**Written task:**
Rewrite all of the data below, substituting "closer" for every instance of "nearer" and changing nothing else, and leave the pictures out of your answer.

— Start of Supplied records —

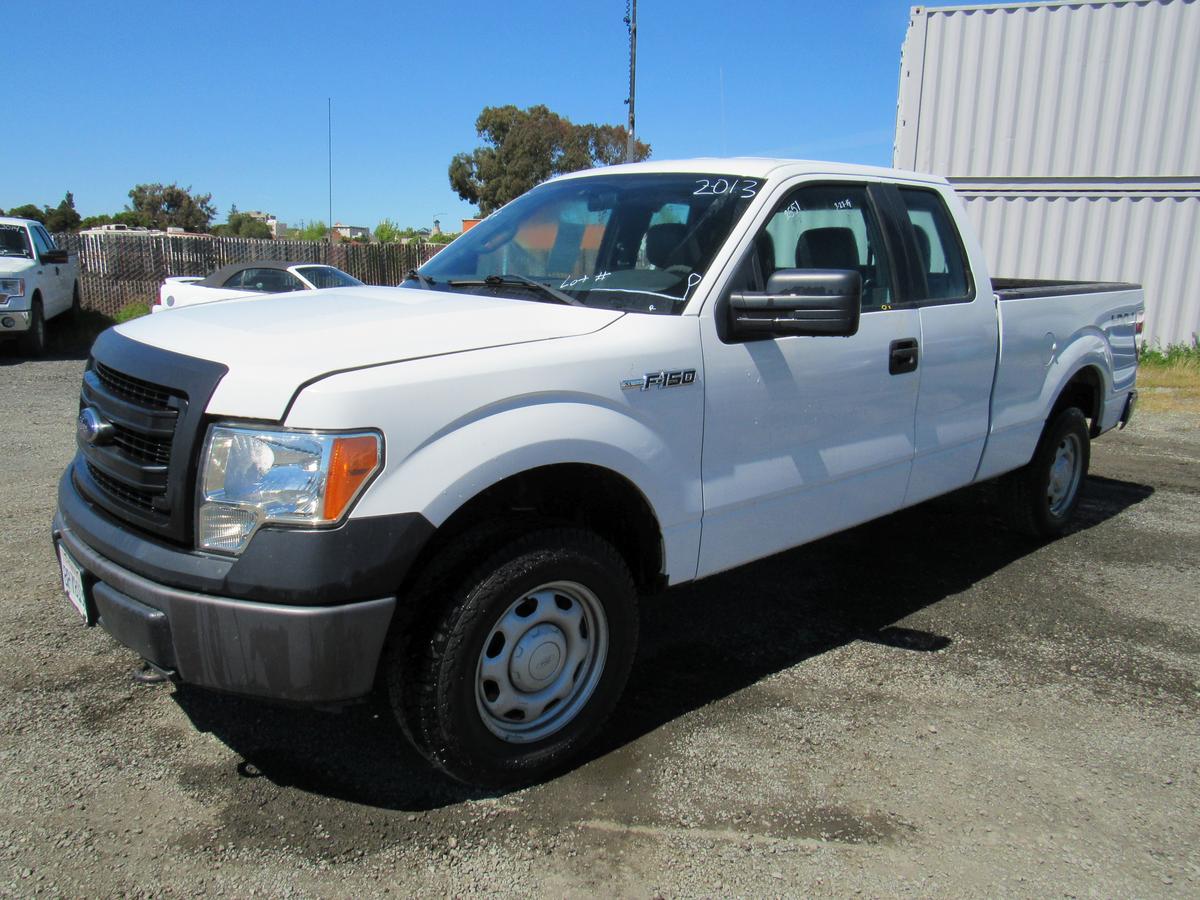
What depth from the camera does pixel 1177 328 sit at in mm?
12281

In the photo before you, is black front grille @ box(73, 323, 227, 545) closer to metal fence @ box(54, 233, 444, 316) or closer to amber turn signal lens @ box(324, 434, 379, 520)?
amber turn signal lens @ box(324, 434, 379, 520)

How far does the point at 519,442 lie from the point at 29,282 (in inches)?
497

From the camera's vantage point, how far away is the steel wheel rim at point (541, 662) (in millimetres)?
2770

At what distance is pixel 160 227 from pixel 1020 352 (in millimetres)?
76007

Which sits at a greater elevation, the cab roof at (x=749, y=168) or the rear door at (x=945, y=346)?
the cab roof at (x=749, y=168)

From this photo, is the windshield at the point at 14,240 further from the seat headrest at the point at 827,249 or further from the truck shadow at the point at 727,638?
the seat headrest at the point at 827,249

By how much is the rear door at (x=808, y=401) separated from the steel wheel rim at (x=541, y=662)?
508 millimetres

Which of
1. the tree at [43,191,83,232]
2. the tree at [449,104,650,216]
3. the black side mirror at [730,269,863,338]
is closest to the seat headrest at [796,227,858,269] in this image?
the black side mirror at [730,269,863,338]

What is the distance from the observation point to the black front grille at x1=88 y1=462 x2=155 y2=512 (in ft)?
8.52

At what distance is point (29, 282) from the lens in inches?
496

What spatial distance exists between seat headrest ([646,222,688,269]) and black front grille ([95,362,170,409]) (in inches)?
66.0

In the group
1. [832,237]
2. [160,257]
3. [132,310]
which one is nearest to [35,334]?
[132,310]

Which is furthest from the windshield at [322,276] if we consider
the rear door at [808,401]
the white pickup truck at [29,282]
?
the rear door at [808,401]

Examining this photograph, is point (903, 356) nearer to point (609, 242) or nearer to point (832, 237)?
point (832, 237)
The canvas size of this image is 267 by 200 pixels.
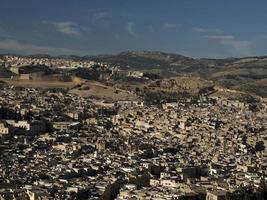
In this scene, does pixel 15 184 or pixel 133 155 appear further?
pixel 133 155

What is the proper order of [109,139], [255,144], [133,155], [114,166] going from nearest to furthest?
[114,166], [133,155], [109,139], [255,144]

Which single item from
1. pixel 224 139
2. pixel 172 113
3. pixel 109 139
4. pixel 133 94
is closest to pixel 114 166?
pixel 109 139

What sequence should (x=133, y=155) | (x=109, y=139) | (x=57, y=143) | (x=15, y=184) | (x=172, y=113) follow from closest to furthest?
(x=15, y=184) < (x=133, y=155) < (x=57, y=143) < (x=109, y=139) < (x=172, y=113)

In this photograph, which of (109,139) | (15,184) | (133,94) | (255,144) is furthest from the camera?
(133,94)

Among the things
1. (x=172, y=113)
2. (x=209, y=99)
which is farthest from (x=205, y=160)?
(x=209, y=99)

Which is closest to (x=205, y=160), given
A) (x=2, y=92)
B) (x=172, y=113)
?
(x=172, y=113)

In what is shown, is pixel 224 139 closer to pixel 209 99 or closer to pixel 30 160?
pixel 30 160

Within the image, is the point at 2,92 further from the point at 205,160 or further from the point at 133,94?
the point at 205,160

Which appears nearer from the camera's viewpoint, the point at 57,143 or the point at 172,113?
the point at 57,143

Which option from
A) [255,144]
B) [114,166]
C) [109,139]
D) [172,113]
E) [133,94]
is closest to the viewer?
[114,166]
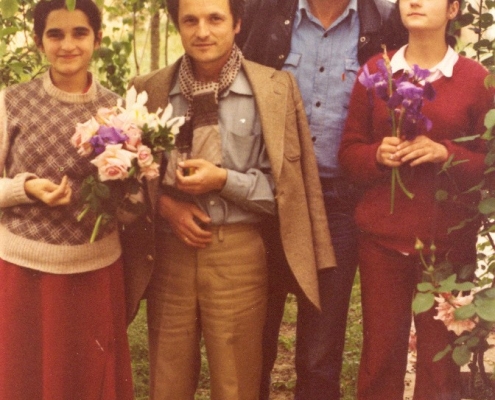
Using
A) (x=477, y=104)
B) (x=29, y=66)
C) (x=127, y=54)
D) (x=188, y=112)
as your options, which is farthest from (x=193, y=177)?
(x=127, y=54)

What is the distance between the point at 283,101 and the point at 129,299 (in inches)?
44.1

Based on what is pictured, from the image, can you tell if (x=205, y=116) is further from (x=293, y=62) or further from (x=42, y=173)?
→ (x=42, y=173)

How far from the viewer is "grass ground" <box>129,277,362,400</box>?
5.15 metres

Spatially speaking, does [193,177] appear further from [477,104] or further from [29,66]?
[29,66]

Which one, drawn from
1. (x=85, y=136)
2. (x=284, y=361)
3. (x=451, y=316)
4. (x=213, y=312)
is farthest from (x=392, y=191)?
(x=284, y=361)

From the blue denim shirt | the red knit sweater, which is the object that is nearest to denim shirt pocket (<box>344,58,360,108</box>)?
the blue denim shirt

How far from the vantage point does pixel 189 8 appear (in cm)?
338

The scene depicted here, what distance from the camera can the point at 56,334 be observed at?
3469 millimetres

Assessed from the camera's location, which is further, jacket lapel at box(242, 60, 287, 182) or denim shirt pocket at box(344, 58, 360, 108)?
denim shirt pocket at box(344, 58, 360, 108)

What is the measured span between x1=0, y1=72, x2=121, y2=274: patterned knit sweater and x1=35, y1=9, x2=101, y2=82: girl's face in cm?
12

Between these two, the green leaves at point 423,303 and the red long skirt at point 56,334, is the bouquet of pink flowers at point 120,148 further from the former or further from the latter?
the green leaves at point 423,303

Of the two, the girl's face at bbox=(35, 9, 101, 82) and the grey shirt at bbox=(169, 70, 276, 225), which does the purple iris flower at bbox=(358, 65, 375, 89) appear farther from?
the girl's face at bbox=(35, 9, 101, 82)

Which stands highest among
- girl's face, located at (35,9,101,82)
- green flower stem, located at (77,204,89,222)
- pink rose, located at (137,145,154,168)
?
girl's face, located at (35,9,101,82)

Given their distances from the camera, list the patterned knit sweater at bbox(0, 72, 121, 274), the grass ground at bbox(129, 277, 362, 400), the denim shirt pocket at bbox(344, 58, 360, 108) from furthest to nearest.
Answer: the grass ground at bbox(129, 277, 362, 400), the denim shirt pocket at bbox(344, 58, 360, 108), the patterned knit sweater at bbox(0, 72, 121, 274)
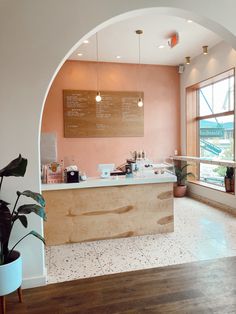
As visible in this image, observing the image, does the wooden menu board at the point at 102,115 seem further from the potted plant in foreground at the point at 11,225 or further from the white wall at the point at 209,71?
the potted plant in foreground at the point at 11,225

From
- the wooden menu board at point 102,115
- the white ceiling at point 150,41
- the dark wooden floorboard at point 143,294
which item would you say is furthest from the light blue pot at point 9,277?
the wooden menu board at point 102,115

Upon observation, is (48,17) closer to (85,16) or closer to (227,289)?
(85,16)

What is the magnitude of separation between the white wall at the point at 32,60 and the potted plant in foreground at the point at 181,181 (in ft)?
14.3

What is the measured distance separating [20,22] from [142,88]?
4162 millimetres

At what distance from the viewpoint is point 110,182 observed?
3.70 m

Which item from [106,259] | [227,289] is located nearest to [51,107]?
[106,259]

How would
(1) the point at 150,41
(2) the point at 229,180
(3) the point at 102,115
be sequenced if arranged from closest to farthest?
(1) the point at 150,41 < (2) the point at 229,180 < (3) the point at 102,115

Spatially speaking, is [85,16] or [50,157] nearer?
[85,16]

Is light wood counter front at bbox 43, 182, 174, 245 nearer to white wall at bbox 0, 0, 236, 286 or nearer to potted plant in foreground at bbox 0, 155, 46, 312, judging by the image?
white wall at bbox 0, 0, 236, 286

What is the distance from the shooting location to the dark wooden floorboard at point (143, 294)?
7.14 feet

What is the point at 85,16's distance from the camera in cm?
253

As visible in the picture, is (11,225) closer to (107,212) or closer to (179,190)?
(107,212)

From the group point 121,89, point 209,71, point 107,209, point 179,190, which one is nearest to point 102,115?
point 121,89

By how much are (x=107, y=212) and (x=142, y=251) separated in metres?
0.75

— End of Supplied records —

**Result of this exercise:**
What depth from the camera does pixel 1177 328 sit at in mm?
12281

In the photo before you, is black front grille @ box(73, 323, 227, 545) closer to metal fence @ box(54, 233, 444, 316) or closer to amber turn signal lens @ box(324, 434, 379, 520)?
amber turn signal lens @ box(324, 434, 379, 520)

How far does the point at 519,442 lie from the point at 29,282 (in inches)?
497

From the camera's vantage point, how far away is the steel wheel rim at point (541, 662) (in millimetres)?
2770

At what distance is pixel 160 227 from pixel 1020 352 (in millimetres)?
76007

Which sits at a greater elevation, the cab roof at (x=749, y=168) or the rear door at (x=945, y=346)?
the cab roof at (x=749, y=168)

From this photo, is the windshield at the point at 14,240 further from the seat headrest at the point at 827,249 or further from the truck shadow at the point at 727,638?
the seat headrest at the point at 827,249

By how much is the rear door at (x=808, y=401) separated from the steel wheel rim at (x=541, y=662)?
508 millimetres

Which of
1. the tree at [43,191,83,232]
2. the tree at [449,104,650,216]
3. the black side mirror at [730,269,863,338]
is closest to the seat headrest at [796,227,858,269] in this image?
the black side mirror at [730,269,863,338]

What is the distance from the observation point to the black front grille at x1=88 y1=462 x2=155 y2=512 (in ft)?
8.52

At what distance is point (29, 282) from the lens in inches?
496

What spatial distance exists between seat headrest ([646,222,688,269]) and black front grille ([95,362,170,409]) (in inches)?
66.0

In the group
1. [832,237]
2. [160,257]
3. [132,310]
which one is nearest to [35,334]?
[132,310]

Which is furthest from the windshield at [322,276] if we consider
the rear door at [808,401]
the white pickup truck at [29,282]
?
the rear door at [808,401]

Examining this photograph, is point (903, 356) closer to point (609, 242) or closer to point (832, 237)?
point (832, 237)
The canvas size of this image is 267 by 200 pixels.
In this scene, does pixel 15 184 or pixel 133 155 appear further?
pixel 133 155

What is the proper order of [109,139], [255,144], [133,155], [114,166] going from nearest to furthest?
[114,166], [133,155], [109,139], [255,144]

Which single item from
1. pixel 224 139
2. pixel 172 113
3. pixel 109 139
4. pixel 133 94
is closest to pixel 114 166?
pixel 109 139

What sequence should (x=133, y=155) | (x=109, y=139) | (x=57, y=143) | (x=15, y=184) | (x=172, y=113) follow from closest to furthest?
(x=15, y=184) < (x=133, y=155) < (x=57, y=143) < (x=109, y=139) < (x=172, y=113)

In this photograph, which of (109,139) | (15,184) | (133,94) | (255,144) is furthest from the camera?
(133,94)

Among the things
1. (x=172, y=113)
2. (x=209, y=99)
which is farthest from (x=205, y=160)?
(x=209, y=99)

Which is closest to (x=205, y=160), given
A) (x=2, y=92)
B) (x=172, y=113)
?
(x=172, y=113)

In what is shown, is pixel 224 139 closer to pixel 209 99 or closer to pixel 30 160?
pixel 30 160

Within the image, is the point at 2,92 further from the point at 205,160 or further from the point at 133,94?
the point at 205,160

Which appears closer from the camera's viewpoint, the point at 57,143 or the point at 172,113?
the point at 57,143

Which option from
A) [255,144]
B) [114,166]
C) [109,139]
D) [172,113]
E) [133,94]
is closest to the viewer?
[114,166]
Using
A) (x=477, y=104)
B) (x=29, y=66)
C) (x=127, y=54)
D) (x=188, y=112)
as your options, which is farthest from (x=193, y=177)?
(x=127, y=54)

What is the distance between the point at 283,101 and the point at 129,299 (in inches)?
44.1

Based on what is pictured, from the image, can you tell if (x=205, y=116) is further from (x=293, y=62) or further from (x=42, y=173)?
→ (x=42, y=173)

How far from the viewer is "grass ground" <box>129,277,362,400</box>?
5.15 metres

Spatially speaking, does [193,177] appear further from [477,104] or further from [29,66]?
[29,66]

Which one, drawn from
1. (x=85, y=136)
2. (x=284, y=361)
3. (x=451, y=316)
4. (x=213, y=312)
is farthest from (x=392, y=191)?
(x=284, y=361)

From the blue denim shirt | the red knit sweater, which is the object that is nearest to denim shirt pocket (<box>344,58,360,108</box>)?
the blue denim shirt

How far from the vantage point does pixel 189 8 appear (in cm)?
338

The scene depicted here, what distance from the camera can the point at 56,334 be observed at?
3469 millimetres

Assessed from the camera's location, which is further, jacket lapel at box(242, 60, 287, 182) or denim shirt pocket at box(344, 58, 360, 108)?
denim shirt pocket at box(344, 58, 360, 108)

What is the measured span between x1=0, y1=72, x2=121, y2=274: patterned knit sweater and x1=35, y1=9, x2=101, y2=82: girl's face in cm?
12

Between these two, the green leaves at point 423,303 and the red long skirt at point 56,334, is the bouquet of pink flowers at point 120,148 further from the former or further from the latter?
the green leaves at point 423,303

Of the two, the girl's face at bbox=(35, 9, 101, 82) and the grey shirt at bbox=(169, 70, 276, 225), which does the purple iris flower at bbox=(358, 65, 375, 89) appear farther from?
the girl's face at bbox=(35, 9, 101, 82)

Which stands highest among
- girl's face, located at (35,9,101,82)
- green flower stem, located at (77,204,89,222)
- pink rose, located at (137,145,154,168)
?
girl's face, located at (35,9,101,82)

Given their distances from the camera, list the patterned knit sweater at bbox(0, 72, 121, 274), the grass ground at bbox(129, 277, 362, 400), the denim shirt pocket at bbox(344, 58, 360, 108) from furthest to nearest.
Answer: the grass ground at bbox(129, 277, 362, 400), the denim shirt pocket at bbox(344, 58, 360, 108), the patterned knit sweater at bbox(0, 72, 121, 274)
As visible in this image, observing the image, does the wooden menu board at the point at 102,115 seem further from the potted plant in foreground at the point at 11,225 or further from the white wall at the point at 209,71?
the potted plant in foreground at the point at 11,225

From
- the wooden menu board at point 102,115
- the white ceiling at point 150,41
- the dark wooden floorboard at point 143,294
which item would you say is furthest from the light blue pot at point 9,277?
the wooden menu board at point 102,115

Upon observation, is (48,17) closer to (85,16) or closer to (227,289)?
(85,16)

What is the magnitude of separation between the white wall at the point at 32,60 and the potted plant in foreground at the point at 181,181 (in ft)?
14.3

What is the measured distance separating [20,22] from [142,88]?
4162 millimetres

At what distance from the viewpoint is point 110,182 observed?
3.70 m

Which item from [106,259] | [227,289] is located nearest to [51,107]?
[106,259]

How would
(1) the point at 150,41
(2) the point at 229,180
(3) the point at 102,115
be sequenced if arranged from closest to farthest?
(1) the point at 150,41 < (2) the point at 229,180 < (3) the point at 102,115

Spatially speaking, is [85,16] or [50,157] closer?
[85,16]

Is light wood counter front at bbox 43, 182, 174, 245 closer to white wall at bbox 0, 0, 236, 286 or closer to potted plant in foreground at bbox 0, 155, 46, 312, judging by the image?
white wall at bbox 0, 0, 236, 286

What is the distance from the shooting location to the dark wooden floorboard at point (143, 294)?
7.14 feet

What is the point at 85,16's distance from the camera in cm?
253

As visible in the picture, is (11,225) closer to (107,212) or closer to (179,190)?
(107,212)

From the group point 121,89, point 209,71, point 107,209, point 179,190, which one is nearest to point 102,115?
point 121,89

By how much are (x=107, y=212) and (x=142, y=251) separated in metres?
0.75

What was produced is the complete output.